Uitspraak 201804989/1/R1


Volledige tekst

201804989/1/R1.
Datum uitspraak: 4 september 2019

AFDELING
BESTUURSRECHTSPRAAK

Uitspraak op het verzoek van:

[appellant A] en [appellant B] (hierna tezamen en in enkelvoud: [appellant]), wonend te Ermelo,

verzoekers,

om herziening (artikel 8:119 van de Algemene wet bestuursrecht (hierna: de Awb)) van de uitspraak van de Afdeling van 25 april 2018, ECLI:NL:RVS:2018:1386.

Procesverloop

Bij uitspraak van 25 april 2018, ECLI:NL:RVS:2018:1386, heeft de Afdeling het beroep van [partij A] en anderen, voor zover ingesteld door [partij A] en [partij B], tegen het besluit van de raad van 8 juni 2017, waarbij het bestemmingsplan "Kerklaan-Postlaantje" is vastgesteld, gegrond verklaard en dit besluit vernietigd voor zover het betreft het plandeel met de bestemming "Wonen" ter plaatse van het gebouw van de (voormalige) school "De Wegwijzer" in het westelijke deel van het plangebied.
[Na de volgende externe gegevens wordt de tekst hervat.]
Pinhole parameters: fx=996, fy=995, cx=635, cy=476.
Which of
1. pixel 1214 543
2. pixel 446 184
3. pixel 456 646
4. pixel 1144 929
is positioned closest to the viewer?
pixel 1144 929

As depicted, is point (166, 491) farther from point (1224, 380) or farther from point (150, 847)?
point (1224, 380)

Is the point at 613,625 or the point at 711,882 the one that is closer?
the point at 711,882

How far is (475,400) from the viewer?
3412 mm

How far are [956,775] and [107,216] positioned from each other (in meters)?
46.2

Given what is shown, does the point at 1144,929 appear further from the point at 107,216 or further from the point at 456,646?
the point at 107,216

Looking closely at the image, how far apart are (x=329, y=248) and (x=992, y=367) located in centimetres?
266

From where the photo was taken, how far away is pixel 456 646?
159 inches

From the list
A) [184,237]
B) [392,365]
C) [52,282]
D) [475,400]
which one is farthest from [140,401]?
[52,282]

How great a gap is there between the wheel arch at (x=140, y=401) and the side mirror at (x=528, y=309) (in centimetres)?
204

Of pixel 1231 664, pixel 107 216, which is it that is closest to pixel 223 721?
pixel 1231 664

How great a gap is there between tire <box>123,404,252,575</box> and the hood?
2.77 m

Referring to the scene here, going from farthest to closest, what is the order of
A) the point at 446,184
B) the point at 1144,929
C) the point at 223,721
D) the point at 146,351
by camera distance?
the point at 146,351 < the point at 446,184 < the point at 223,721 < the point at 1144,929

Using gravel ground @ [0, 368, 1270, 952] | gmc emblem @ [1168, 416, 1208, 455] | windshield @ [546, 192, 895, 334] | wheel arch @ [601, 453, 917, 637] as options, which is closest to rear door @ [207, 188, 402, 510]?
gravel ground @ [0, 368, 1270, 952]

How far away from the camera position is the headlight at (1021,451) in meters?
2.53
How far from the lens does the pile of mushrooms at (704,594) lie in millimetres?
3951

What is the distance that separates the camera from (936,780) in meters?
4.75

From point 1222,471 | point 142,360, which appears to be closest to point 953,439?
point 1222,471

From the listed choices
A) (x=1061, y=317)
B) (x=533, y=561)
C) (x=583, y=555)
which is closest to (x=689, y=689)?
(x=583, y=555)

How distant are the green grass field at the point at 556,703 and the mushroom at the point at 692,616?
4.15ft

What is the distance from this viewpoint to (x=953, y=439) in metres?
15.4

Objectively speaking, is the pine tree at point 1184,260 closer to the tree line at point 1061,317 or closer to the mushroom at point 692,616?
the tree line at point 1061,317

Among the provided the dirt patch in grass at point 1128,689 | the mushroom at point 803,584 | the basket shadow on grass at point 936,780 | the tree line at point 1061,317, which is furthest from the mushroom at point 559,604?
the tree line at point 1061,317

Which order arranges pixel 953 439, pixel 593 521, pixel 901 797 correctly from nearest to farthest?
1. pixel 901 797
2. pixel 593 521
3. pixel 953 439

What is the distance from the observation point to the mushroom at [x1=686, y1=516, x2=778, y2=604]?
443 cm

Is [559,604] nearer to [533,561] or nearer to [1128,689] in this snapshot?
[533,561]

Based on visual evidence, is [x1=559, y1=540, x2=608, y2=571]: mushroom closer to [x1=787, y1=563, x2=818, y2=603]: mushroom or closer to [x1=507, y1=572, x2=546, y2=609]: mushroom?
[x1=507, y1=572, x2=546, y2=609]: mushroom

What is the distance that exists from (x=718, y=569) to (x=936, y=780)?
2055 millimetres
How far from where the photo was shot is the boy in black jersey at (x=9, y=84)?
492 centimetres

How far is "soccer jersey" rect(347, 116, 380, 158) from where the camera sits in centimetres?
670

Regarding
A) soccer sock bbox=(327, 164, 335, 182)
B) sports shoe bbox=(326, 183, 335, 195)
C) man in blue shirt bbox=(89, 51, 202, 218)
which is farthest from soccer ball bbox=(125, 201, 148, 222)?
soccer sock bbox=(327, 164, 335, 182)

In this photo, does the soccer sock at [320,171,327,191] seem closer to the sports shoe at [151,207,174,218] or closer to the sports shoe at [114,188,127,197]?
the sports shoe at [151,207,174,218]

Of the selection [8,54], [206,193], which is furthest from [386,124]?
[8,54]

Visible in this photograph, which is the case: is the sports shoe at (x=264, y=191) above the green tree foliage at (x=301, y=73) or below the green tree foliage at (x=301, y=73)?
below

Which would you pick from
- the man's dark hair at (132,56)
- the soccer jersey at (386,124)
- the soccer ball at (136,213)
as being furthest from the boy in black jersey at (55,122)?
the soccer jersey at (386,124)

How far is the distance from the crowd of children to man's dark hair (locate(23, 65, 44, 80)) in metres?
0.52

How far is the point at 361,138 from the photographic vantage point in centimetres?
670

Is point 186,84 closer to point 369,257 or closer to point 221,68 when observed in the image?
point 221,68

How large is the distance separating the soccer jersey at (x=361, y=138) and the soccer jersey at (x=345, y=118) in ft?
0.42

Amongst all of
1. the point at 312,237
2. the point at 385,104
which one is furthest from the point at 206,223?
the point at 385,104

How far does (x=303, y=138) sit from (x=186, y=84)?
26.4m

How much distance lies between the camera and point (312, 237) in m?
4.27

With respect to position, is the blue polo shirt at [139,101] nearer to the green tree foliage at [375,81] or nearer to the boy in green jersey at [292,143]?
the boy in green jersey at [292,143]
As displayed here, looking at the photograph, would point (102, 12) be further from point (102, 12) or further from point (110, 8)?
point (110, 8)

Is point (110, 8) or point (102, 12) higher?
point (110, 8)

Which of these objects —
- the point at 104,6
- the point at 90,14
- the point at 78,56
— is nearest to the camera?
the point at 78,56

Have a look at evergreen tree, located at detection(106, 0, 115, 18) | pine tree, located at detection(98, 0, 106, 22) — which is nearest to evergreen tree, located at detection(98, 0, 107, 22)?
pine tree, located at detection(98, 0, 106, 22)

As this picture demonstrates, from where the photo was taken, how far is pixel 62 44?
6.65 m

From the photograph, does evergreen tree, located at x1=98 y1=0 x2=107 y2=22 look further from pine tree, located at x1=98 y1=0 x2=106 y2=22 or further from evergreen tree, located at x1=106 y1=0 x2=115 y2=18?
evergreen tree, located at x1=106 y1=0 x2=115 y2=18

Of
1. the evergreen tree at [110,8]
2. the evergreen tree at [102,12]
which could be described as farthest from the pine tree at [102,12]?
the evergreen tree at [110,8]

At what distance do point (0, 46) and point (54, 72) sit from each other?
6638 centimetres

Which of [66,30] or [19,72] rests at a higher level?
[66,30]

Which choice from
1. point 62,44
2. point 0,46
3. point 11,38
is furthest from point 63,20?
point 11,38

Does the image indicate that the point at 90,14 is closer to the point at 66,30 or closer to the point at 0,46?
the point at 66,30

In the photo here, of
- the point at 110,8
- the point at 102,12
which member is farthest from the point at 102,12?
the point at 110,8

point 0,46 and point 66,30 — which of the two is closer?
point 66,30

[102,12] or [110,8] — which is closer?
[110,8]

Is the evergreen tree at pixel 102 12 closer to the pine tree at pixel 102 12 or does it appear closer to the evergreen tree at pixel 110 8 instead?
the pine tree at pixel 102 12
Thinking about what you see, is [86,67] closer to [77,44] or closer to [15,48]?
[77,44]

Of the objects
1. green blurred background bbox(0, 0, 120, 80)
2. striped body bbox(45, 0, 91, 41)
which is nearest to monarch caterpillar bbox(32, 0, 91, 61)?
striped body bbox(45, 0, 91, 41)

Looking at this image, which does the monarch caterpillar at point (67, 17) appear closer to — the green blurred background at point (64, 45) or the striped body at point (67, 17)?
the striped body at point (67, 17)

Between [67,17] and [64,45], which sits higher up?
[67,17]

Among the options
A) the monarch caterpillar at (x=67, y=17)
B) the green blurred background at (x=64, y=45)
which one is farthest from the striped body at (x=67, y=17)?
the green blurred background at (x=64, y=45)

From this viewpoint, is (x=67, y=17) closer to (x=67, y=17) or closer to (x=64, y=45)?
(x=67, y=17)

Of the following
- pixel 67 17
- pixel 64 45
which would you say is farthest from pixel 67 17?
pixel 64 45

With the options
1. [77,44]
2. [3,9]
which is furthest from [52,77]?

De uitspraak is aangehecht.

[appellant] heeft de Afdeling verzocht die uitspraak te herzien.

[appellant] heeft nadere stukken ingediend.

De Afdeling heeft het verzoek ter zitting behandeld op 21 juni 2019, waar [appellant], bij monde van [appellant B], en de raad, vertegenwoordigd door T. van Essen en mr. A.M. Duits, zijn verschenen. Voorts is Stichting Uwoon, vertegenwoordigd door [gemachtigden], bijgestaan door mr. M.H. Blokvoort, advocaat te Deventer, als partij gehoord.

Overwegingen

Inleiding

1.    Bij besluit van 8 juni 2017 heeft de raad het bestemmingsplan "Kerklaan-Postlaantje" vastgesteld, dat onder meer voorzag in de herontwikkeling van de gronden tussen de Kerklaan en het Postlaantje in het centrumgebied van Ermelo.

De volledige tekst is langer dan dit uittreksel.